*Aim of the exercise:*
Copy the records below verbatim, from the line containing "Looking at the scene, which" through the end of the records, both ends included.

*Data for this task:*
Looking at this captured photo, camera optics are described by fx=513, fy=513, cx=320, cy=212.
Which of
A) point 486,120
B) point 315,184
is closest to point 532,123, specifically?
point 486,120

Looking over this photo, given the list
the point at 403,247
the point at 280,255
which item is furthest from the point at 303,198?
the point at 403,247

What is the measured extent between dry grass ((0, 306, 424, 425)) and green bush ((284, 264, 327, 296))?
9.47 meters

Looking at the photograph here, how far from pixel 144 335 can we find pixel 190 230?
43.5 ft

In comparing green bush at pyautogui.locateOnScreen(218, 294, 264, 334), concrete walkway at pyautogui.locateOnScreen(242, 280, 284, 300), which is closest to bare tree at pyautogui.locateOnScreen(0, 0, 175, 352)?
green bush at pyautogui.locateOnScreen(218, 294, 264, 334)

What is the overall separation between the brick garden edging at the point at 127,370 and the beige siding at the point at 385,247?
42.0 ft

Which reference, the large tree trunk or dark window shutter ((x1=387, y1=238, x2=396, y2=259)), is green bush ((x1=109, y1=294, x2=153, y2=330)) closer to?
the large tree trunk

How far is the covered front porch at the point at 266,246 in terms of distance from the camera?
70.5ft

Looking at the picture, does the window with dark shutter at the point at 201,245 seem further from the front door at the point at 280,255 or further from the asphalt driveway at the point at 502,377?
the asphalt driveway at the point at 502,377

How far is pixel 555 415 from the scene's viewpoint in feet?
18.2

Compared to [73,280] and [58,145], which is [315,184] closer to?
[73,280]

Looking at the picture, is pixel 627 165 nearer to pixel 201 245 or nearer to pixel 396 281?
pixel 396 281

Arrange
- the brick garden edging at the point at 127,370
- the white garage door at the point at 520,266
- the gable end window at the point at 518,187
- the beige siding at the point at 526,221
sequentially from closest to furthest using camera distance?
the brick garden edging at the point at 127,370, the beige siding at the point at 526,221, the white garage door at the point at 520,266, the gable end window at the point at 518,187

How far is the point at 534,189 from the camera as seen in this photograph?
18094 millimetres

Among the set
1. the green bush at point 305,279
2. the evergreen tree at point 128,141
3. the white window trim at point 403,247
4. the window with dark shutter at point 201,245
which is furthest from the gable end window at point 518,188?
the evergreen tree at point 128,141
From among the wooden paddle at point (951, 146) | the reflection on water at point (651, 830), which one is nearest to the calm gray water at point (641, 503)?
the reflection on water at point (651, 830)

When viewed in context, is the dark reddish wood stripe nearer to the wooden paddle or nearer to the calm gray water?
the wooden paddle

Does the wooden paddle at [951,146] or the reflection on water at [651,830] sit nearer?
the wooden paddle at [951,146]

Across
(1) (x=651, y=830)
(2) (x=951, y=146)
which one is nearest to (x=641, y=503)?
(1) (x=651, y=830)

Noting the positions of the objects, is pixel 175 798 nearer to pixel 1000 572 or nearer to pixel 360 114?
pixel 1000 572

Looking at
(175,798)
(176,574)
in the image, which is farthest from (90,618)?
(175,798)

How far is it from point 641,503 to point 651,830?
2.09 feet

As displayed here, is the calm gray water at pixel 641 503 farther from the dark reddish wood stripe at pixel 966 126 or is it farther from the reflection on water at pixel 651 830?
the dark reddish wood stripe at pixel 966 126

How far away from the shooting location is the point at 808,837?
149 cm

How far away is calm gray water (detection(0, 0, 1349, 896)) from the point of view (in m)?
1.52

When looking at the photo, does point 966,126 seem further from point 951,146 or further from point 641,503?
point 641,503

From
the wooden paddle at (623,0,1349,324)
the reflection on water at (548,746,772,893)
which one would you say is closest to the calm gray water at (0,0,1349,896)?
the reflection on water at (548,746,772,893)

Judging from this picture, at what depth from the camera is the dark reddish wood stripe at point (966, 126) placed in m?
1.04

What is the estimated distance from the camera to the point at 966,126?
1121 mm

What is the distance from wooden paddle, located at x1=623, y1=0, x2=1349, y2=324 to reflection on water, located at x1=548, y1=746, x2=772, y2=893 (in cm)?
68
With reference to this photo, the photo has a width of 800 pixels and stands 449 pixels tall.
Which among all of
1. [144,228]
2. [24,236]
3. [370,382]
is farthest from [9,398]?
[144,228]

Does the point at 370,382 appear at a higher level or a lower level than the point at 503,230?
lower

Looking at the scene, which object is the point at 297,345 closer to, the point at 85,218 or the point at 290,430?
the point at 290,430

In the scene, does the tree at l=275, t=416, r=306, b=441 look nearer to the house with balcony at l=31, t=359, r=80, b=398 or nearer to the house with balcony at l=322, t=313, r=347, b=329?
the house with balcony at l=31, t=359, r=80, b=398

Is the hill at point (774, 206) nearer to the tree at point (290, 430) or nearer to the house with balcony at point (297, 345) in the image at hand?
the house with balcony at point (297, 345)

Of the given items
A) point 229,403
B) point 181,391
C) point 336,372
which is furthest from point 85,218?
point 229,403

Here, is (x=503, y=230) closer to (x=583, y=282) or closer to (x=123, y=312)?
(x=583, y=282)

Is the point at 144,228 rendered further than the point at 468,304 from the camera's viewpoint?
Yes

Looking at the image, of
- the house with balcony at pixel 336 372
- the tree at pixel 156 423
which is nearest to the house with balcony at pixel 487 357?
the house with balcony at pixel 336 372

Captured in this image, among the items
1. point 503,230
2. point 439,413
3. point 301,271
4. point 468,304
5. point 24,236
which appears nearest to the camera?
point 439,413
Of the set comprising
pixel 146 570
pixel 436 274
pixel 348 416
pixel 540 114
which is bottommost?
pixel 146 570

*The solution:*
Looking at the scene, which object is the point at 297,345 closer to, the point at 85,218 or the point at 290,430?
the point at 290,430

In the scene, does the tree at l=275, t=416, r=306, b=441 look nearer to the house with balcony at l=31, t=359, r=80, b=398 or nearer to the house with balcony at l=322, t=313, r=347, b=329?
the house with balcony at l=31, t=359, r=80, b=398

Is the hill at point (774, 206) nearer to the tree at point (290, 430) or nearer to the house with balcony at point (297, 345) in the image at hand?
the house with balcony at point (297, 345)

Of the given items
A) point 229,403
B) point 181,391
C) point 336,372
which is furthest from point 85,218?
point 229,403

Here, is (x=503, y=230) closer to (x=583, y=282) or closer to (x=123, y=312)?
(x=583, y=282)

Is the point at 144,228 rendered further than the point at 468,304 from the camera's viewpoint?
Yes

Looking at the image, of
- the house with balcony at pixel 336 372
- the tree at pixel 156 423
which is nearest to the house with balcony at pixel 487 357?
the house with balcony at pixel 336 372

Captured in this image, among the items
1. point 503,230
2. point 439,413
3. point 301,271
4. point 468,304
5. point 24,236
which appears nearest to the camera?
point 439,413
Of the set comprising
pixel 146 570
pixel 436 274
pixel 348 416
pixel 540 114
which is bottommost?
pixel 146 570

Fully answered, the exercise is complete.